As 2020 comes to a close (finally!) I have spent some time reflecting on some of our engineering achievements and, more importantly, lessons of the past few years. I am documenting them openly as much for our current Criblanians but also for those who are considering joining us.
High Leverage
I believe that a resource-constrained environment is a fertile ground for innovation – startups are able to disrupt incumbents that have orders of magnitude more resources. Focusing limited resources around highly leveraged engineering decisions is a proven way to build disruptive solutions. These decisions are the ones that lead to exponential results over time – a collection of such decisions can give an eng org an unfair advantage. In engineering terms this would be equivalent to coming up with an algorithm with better time and space complexity. I will list two examples of such decisions we’ve made that have accelerate building of LogStream.
JavaScript – there are many facets to this decision, but for now I’ll focus on the decision to expose JS expressions as a way for users to select and manipulate their data. It is very common in data processing for products to create custom DSLs – which requires massive efforts not only in design and implementation but also in training materials, UX support, troubleshooting tooling etc. Compare that to adopting the most popular programming language – not only bringing all those costs almost down to 0, but also minimizing time to market
JSON-schema – since the very beginning we chose to standardise and use it throughout the product, to concurrently solve three problems (a) specify configuration schema (b) perform consistent validation and (c) drive the front-end display. This allowed us to ensure that everything is configurable via the UI with minimal involvement from frontend developers
These are just a few examples for key decisions that concurrently addressed 3 or more problems that we were either facing or would soon be. You’ll see this theme intertwined on all our principles below.
High Impact
One of our core values is: Customers First, Always – in engineering the following two questions are key to every new feature we work on:
What problem are we solving?
… and for whom?
Building sexy features, using high leverage engineering decisions that provide value to no-one is … well, pointless. Everyone wants to work on the next shiny feature, however at Cribl we focus primarily on the impact of that feature on our customers. In enterprise software there are many mundane, boring, non-sexy features required in order for the product to be viable long term. Meaning, all those cool features driven by the latest in unbounded machine learning and AI would never have a chance to be tried or ever used. I’ll mention two examples:
Capture & Preview – users of streaming systems have a need to be able to introspect the stream and be able to get a sample of the live data. This allows them to ensure that data is in the right shape and headed to the right system. If any changes need to be made we want users to get instant feedback on their changes, however it is undesirable to make changes directly in the production stream. This is where preview shines, giving users the ability to feed the sample data through the data processing pipelines they’re working on, thus not only getting immediate feedback and reducing frustration but also increasing the confidence in their work.

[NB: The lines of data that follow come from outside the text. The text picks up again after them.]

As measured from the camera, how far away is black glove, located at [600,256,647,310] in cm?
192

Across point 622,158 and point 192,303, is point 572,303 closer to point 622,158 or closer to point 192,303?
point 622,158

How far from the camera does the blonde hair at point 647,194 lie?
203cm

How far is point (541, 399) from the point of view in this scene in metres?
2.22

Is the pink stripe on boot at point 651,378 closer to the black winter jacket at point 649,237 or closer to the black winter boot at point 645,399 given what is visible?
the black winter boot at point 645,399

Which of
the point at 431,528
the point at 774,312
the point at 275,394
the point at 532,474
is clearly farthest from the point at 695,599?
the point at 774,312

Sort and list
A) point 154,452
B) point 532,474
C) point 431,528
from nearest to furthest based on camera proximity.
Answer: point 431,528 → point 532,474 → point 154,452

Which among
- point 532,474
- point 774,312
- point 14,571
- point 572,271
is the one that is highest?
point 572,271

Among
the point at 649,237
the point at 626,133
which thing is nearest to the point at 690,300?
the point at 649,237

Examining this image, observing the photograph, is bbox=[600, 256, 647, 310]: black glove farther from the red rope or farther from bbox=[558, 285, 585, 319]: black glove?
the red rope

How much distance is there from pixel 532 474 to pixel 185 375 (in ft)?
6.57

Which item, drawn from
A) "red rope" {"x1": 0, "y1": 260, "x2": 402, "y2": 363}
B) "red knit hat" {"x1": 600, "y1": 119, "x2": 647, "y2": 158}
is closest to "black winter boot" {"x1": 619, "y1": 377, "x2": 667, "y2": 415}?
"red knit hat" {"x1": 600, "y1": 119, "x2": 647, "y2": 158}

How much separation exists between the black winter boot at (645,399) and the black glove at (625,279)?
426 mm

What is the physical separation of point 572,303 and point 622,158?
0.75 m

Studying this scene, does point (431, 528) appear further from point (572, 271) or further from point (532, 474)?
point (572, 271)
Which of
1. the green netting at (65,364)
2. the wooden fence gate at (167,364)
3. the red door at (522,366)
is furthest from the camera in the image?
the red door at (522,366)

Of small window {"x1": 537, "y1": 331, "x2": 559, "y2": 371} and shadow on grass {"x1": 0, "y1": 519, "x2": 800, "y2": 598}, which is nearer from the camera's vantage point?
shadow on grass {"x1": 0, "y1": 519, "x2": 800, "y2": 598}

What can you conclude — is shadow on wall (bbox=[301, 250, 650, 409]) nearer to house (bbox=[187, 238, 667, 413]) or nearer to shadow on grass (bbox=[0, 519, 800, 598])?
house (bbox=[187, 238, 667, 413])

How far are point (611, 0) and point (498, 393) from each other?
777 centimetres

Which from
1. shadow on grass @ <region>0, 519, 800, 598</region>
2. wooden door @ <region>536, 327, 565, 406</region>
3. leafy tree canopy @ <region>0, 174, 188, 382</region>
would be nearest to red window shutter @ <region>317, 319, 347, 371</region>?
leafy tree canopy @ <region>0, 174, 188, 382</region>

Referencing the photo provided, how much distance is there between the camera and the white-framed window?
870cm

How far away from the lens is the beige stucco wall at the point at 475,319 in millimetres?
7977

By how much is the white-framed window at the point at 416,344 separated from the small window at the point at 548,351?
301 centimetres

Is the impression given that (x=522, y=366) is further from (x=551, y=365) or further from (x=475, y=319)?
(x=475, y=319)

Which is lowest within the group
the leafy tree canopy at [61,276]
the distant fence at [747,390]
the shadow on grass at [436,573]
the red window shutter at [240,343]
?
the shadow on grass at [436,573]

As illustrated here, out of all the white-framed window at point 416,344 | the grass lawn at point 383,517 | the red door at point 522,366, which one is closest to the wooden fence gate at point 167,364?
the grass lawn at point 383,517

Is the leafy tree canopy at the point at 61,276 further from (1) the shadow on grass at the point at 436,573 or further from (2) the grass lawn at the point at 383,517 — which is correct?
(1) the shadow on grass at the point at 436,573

RBAC – this is an enterprise feature (read: non-sexy) that we’ve been working on for our next release. Access control is foundational to making LogStream a self service system. RBAC empowers admins to grant teams access to their data streams and allow them to shape, filter or route it how they see fit – removing the admin from the position where they need to make and own all changes made to data processing.
In the above examples you’ll see again multiple problems addressed concurrently, with the goal of improving the experience of working with streaming data.
Simplicity
LogStream, once deployed, becomes a critical component in a customer’s infrastructure. As such, we need to ensure a high level of quality. Anyone who’s built distributed systems will tell you: they are hard to build, test and maintain. We have seen how the code base of such systems increases in complexity over time, as more corner cases are discovered and/or different failure scenarios are observed. I believe that once a code base reaches a certain level of complexity, its complexity would only keep increasing – the reason is simple: as more corner cases are observed, to avoid perturbing the rest of the system, one-off fixes are added – increasing the overall complexity. By design, code is a communication medium between engineers and machines, however it also plays a very important role as a communication tool between engineers (think code reviews, new team members on-boarding, or your future self). Code that is simpler to read and reason about is also simpler to get feedback and help on, simpler to test and simpler to ensure operational correctness – resulting in higher overall quality. We see complexity as a highly undesirable destination and strive to come up with the simplest, most elegant and readable solution.
Ship it!
The only perfect piece of software is the one that never ships! Striking a balance between shipping fast and shipping high quality is key for us. By tightly scoping a new feature, shipping it, then improving it based on actual user feedback we have managed to strike that balance. From our experience we’ve observed that new product features/components of a system will need to be modified, rewritten or even superseded over a period of 12–18 months. The key reason behind this is the fact that the feature or component is new, and therefore by definition the requirements are likely incomplete, and the testing environment or test cases may not capture all use cases. If the feature is released and gains traction then missing functionality would become apparent, new scaling requirements might surface – sometimes leading to major modifications or even rewrite. On the other hand, if there is no traction then rewrite might simply be deprecation and removal. One of the lessons we’ve learned over the past few years is patience, sometimes you can deliver features faster than what the customer base may uptake which could easily be misinterpreted as no traction. A concrete example here would be adding support for a syslog source and destination – it took ~9 months before that feature started gaining traction, during which time we had completely written that feature off as wasted time. Today syslog is one of our most popular sources and destinations – give your user base a chance to uptake your work before deprecating it.
Continuous Learning
From the early days we decided to standardise the development of LogStream on TypeScript – the backend would execute on NodeJS while the frontend would be a React web application. That initial decision was based on a few technical merits which I won’t go into, but also in a strong belief that a common language would help build a stronger team where everyone would be able to contribute to the overall team’s knowledge. Over the past few years we’ve seen the team knowledge really expand as well as easily cross the “frontend/backend” barriers.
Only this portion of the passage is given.